## Exercise prompt
Only the lines holding "annotators" are wanted; find them in the listing and return each one.

--- Source records ---

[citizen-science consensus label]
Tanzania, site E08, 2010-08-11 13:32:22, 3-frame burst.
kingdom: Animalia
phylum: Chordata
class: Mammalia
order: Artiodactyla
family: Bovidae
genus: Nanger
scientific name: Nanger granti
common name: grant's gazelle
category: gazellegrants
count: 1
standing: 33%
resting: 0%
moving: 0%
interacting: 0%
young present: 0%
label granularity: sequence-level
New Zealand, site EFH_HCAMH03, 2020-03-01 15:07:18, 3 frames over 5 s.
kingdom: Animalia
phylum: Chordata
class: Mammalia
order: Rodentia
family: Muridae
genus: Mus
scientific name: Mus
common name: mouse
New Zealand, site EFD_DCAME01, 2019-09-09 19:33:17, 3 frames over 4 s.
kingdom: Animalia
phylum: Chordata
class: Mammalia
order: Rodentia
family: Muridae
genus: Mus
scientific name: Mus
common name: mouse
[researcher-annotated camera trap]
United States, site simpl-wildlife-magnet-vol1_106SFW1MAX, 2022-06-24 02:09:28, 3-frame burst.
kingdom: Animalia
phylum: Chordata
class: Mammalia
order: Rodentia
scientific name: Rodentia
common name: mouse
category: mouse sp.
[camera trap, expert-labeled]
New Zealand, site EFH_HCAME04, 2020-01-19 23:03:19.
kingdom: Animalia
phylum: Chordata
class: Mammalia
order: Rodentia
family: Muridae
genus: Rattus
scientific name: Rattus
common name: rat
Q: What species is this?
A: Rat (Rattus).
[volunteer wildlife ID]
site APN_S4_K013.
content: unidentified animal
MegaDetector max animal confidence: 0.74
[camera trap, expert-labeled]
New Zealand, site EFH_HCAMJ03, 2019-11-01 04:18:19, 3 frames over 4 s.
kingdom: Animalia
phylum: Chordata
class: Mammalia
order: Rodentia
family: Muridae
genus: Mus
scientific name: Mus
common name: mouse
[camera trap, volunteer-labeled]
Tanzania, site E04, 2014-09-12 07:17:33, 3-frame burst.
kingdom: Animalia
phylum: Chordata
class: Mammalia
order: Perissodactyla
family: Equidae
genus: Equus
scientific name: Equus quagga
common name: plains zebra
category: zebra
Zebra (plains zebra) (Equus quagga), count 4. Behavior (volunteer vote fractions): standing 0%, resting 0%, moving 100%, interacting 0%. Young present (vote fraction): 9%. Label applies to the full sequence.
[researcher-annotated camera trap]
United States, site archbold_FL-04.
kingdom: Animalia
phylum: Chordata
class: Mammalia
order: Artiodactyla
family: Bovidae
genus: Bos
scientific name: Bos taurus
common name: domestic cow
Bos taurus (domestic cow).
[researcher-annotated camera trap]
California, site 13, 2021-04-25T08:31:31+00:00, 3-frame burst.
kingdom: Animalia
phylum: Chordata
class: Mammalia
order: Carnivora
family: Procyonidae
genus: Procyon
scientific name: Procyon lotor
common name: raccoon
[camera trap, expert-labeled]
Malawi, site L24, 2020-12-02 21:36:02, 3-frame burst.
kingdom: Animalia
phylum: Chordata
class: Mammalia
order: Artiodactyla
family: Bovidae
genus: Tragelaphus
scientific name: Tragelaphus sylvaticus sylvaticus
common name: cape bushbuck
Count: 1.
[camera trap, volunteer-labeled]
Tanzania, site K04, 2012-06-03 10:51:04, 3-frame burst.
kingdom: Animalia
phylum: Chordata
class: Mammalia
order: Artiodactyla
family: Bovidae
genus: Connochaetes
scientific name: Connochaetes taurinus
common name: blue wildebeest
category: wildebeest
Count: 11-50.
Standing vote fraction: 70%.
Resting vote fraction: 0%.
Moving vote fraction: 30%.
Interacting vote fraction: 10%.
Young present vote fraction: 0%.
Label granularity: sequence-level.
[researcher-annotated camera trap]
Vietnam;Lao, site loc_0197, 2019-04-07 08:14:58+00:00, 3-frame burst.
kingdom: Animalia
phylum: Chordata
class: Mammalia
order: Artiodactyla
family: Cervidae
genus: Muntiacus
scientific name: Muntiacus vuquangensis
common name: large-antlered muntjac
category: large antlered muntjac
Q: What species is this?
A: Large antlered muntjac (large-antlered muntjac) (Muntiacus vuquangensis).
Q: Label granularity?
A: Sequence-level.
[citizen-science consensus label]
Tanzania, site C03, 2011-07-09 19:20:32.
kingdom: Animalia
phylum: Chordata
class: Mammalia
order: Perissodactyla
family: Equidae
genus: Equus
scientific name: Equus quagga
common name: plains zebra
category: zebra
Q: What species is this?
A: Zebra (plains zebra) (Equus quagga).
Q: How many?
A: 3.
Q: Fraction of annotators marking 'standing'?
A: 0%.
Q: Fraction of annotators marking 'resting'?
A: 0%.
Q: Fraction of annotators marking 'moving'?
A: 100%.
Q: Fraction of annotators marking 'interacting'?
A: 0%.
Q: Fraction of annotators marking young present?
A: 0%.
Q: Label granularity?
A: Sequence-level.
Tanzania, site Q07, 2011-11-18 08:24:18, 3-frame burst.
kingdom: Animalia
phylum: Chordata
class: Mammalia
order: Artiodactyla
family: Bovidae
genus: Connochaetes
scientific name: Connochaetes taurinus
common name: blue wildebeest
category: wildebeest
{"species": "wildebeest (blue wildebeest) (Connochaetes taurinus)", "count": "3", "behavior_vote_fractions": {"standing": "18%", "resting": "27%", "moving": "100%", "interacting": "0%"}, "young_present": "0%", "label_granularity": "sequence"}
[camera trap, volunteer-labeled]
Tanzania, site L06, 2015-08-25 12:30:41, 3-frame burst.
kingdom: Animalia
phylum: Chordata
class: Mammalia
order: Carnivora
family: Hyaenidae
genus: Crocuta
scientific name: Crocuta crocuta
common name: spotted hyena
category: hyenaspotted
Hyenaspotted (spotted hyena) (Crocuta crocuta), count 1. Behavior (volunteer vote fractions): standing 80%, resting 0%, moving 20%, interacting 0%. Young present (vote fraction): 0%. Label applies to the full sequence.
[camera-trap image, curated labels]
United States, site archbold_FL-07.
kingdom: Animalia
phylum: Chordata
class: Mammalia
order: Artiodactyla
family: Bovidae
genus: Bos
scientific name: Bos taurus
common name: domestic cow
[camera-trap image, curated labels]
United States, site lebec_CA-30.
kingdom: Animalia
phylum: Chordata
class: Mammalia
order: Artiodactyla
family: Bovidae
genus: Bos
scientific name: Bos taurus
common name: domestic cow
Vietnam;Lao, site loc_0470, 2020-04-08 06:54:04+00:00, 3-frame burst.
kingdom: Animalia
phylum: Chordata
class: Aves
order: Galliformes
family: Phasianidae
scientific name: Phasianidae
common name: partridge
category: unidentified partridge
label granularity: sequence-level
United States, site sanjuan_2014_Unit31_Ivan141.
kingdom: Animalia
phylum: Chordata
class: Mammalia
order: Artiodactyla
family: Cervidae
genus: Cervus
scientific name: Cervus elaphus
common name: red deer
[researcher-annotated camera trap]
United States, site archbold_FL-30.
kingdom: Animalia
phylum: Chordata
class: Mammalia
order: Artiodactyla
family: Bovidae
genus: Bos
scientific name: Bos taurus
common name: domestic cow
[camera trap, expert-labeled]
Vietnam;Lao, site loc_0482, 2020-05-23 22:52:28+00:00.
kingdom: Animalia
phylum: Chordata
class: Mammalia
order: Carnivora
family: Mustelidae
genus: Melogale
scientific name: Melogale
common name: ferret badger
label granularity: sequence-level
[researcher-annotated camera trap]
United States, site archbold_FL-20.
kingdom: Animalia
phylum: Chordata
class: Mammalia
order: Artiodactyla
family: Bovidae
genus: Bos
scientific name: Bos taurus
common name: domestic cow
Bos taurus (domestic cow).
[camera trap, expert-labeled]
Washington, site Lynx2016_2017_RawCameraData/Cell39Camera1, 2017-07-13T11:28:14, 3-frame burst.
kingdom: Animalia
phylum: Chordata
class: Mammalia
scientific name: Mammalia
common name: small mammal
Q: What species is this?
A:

---

## Result of this task
Q: Fraction of annotators marking 'standing'?
Q: Fraction of annotators marking 'resting'?
Q: Fraction of annotators marking 'moving'?
Q: Fraction of annotators marking 'interacting'?
Q: Fraction of annotators marking young present?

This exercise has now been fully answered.